Gabon/Lionel Engonga, député de la Transition : « Le système judiciaire doit pouvoir mettre en œuvre un programme de réinsertion »
Ainsi souhaite le défenseur acharné des droits humains en milieu carcéral. Le président de L’association de SOS Prisonniers Gabon (SPG) estime que « L’administration pénitentiaire n’a pas pour unique mission la garde des détenus. Elle doit aussi préparer leur réinsertion sociale et leur éviter de récidiver une fois de retour dans les communautés ». Lecture !
Gabonclic.info. Comme promis dans son discours du 31 décembre 2023, le président de Transition a gracié plusieurs détenus, avant le début du Dialogue national inclusif. Que dites-vous face à ce geste ?

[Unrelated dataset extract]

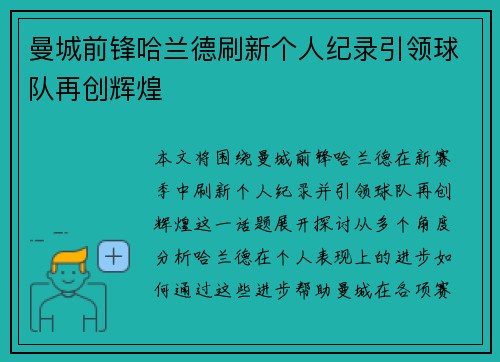 曼城前锋哈兰德刷新个人纪录引领球队再创辉煌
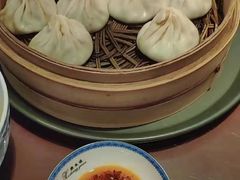 -熙盛源(复兴路店)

Lionel Engonga : rappelez-vous que le 7 décembre 2023, lors de la présentation de la feuille de route du Premier ministre devant l’Assemblée nationale de la Transition, nous l’avions interpellé sur la surpopulation carcérale, qui porte gravement atteinte à la dignité humaine. Par la suite, le président de la Transition a fait la promesse de libération de 1000 prisonniers, à l’occasion de son discours de vœux de nouvel an le 31 décembre 2023. Cette annonce était donc comme un véritable cadeau de fin d’année pour nous. À la veille du Dialogue national, la promesse du président de la Transition s’est concrétisée. Une véritable bouffée d’oxygène pour nous, pour les familles et les détenus eux-mêmes. Cette décision salutaire participe à lutter contre la surpopulation carcérale.

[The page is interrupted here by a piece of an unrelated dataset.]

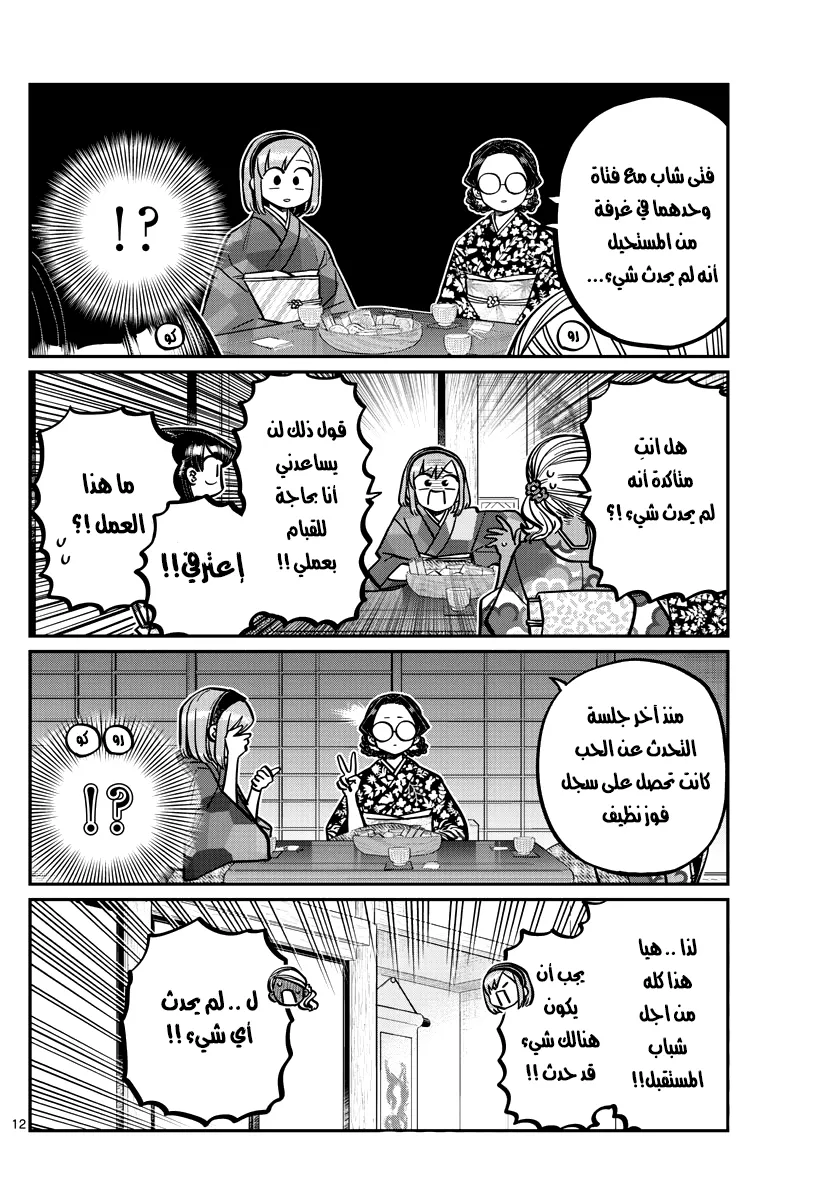 Read komi san wa komyushou desu AR Manga Online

Cependant, depuis quelques jours, nous voyons sur les réseaux sociaux plusieurs articles selon lesquels que les ex-détenus graciés seraient encore à l’origine des braquages et autres. Nous tenons à démentir toute cette vague de publication qui a pour seul objectif de stigmatiser ces personnes qui ont bénéficié de la grâce présidentielle et, indirectement, dire que le président n’aurait pas dû les libérer. Nous pensons même que le président de la République aurait libéré plus de 1000. Nous le remercions, une fois de plus.

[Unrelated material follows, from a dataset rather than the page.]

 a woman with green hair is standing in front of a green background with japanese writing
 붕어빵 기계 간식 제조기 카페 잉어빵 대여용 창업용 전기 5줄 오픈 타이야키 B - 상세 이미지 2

Pourtant, il n’est pas rare de revoir souvent nombreux de ces graciés retourner à Sans-Famille quelque temps après. Vous qui œuvrez pour le bien-être des prisonniers, que faire pour éviter cela ?
Il faut d'abord rappeler qu’en 56 ans de gestion, le pouvoir déchu n’a jamais mis en place une politique de réinsertion sociale pour les ex-détenus. Notre système pénal est essentiellement répressif. Parler de récidive montre que la prison gabonaise ne joue pas son rôle, celui de permettre à la personne incarcérée, une fois sa dette payée, c’est-à-dire qu’elle aura fini de purger sa peine, qu’elle se réinsère dans la société à laquelle elle continue d’appartenir, tout en étant en prison.
L’administration pénitentiaire n’a pas pour unique mission la garde des détenus. Elle doit aussi préparer leur réinsertion sociale et leur éviter de récidiver une fois de retour dans les communautés. Il faut tout d'abord décliner les facteurs favorisant la récidive. Il s’agit, notamment, de l’isolement social ou familial, la précarité, le chômage, l’oisiveté, le faible niveau d’éducation ou de formation, l’absence de logement, etc. Pour cela, le système judiciaire doit pouvoir mettre en œuvre un programme de réinsertion, afin d’aider les détenus à avoir un futur métier et à préparer leur retour en toute sérénité dans la société. Cela passe concrètement par la formation et la pratique de ce métier pendant leur détention.
Votre mot de fin !
Le 19 mars 2024, le Sous-comité de l’ONU pour la prévention de la torture et les mauvais traitements a recommandé aux autorités gabonaises de s’attaquer de toute urgence à la surpopulation carcérale, aux horribles conditions dans les prisons, afin de mettre fin aux traitements cruels, inhumains et dégradants infligés aux personnes en détention.
Les populations attendent donc impatiemment la mise en application des recommandations issues du 1er Symposium du système judiciaire gabonais. Car, ces travaux ont annoncé une Réforme du système judiciaire qui garantirait le respect de la dignité humaine et l’accès à une Justice de qualité pour tous. Nous avons également une pensée pour tous ces détenus qui n’ont pas bénéficié de la grâce, y compris ceux qui sont en détention depuis plus de 10 ans, sans jugement. Il est temps que nos autorités judiciaires soient courageuses, en mettant en liberté toutes ces personnes en attente de jugement au-delà des délais légaux.